The man who goes either by himself or with his family to a public place must expect to meet and mingle with all classes of people. He cannot ask, to suit his caprice or prejudice or social views, that this or that man shall be excluded because he does not wish to associate with them. He may draw his social line as closely as he chooses at home, or in other private places, but he in a public place carry the privacy of his home with him, or ask that people not as good or great as he is shall step aside when he appears. All citizens who conform to the law have the same rights in such places, without regard to race, color, or condition of birth or wealth. The enforcement of the principles of the Michigan civil rights act of 1885 interferes with the social rights of no man, but it clearly em-phasizes the legal rights of all men in public places. This idea of the equality of the races before the law was also shown in the legislation of 1867, relative to public schools, which declared that–
“All residents of any district shall have an equal right to attend any school therein.” Act No. 34, Laws of 1867.

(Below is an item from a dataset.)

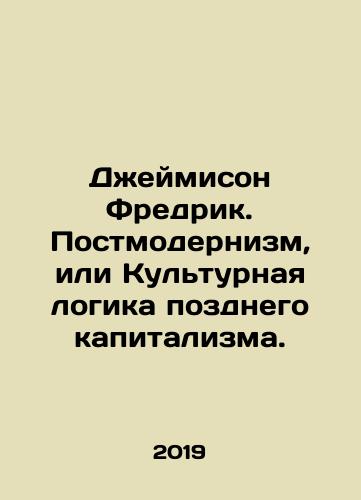 Джеймисон Фредрик. Постмодернизм, или Культурная логика позднего капитализма.

2019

This legislation was construed by this Court as an act to prevent the exclusion of colored children from any public schools in the State, although separate schools for the education of blacks and whites might exist, where the accommodations and advantages of learning were fully equal one with the other. People v. Board, 18 Mich. 400. Our holding in the present case is also supported by the following authorities: Coger v. Packet Company, 37 Iowa 145; Clark v. Directors, 24 Iowa 266; People v. Board, 101 Ill. 308; Chase v. Stephenson, 71 Ill. 383; Messenger v. State, 25 Neb. 674, 41 N.W. 638; Baylies v. Curry, 128 Ill. 287, 21 N.E. 595; Board v. Tinnon, 26 Kan. 1; Railroad Co. v. Green, 86 Pa. 421; Donnell v. State, 48 Miss. 661; Decuir v. Benson, 27 La. Ann. 1. See, also, the able dissenting opinion of Danforth, J., in People v. Gallagher, 93 N.Y. at pages 458-466, inclusive.
Under the circumstances, as admitted by the defendant upon this record, the only question to have been properly submitted to the jury was the amount of the plaintiff’s damages. The judgment is re-versed, and a new trial granted, with costs of both courts.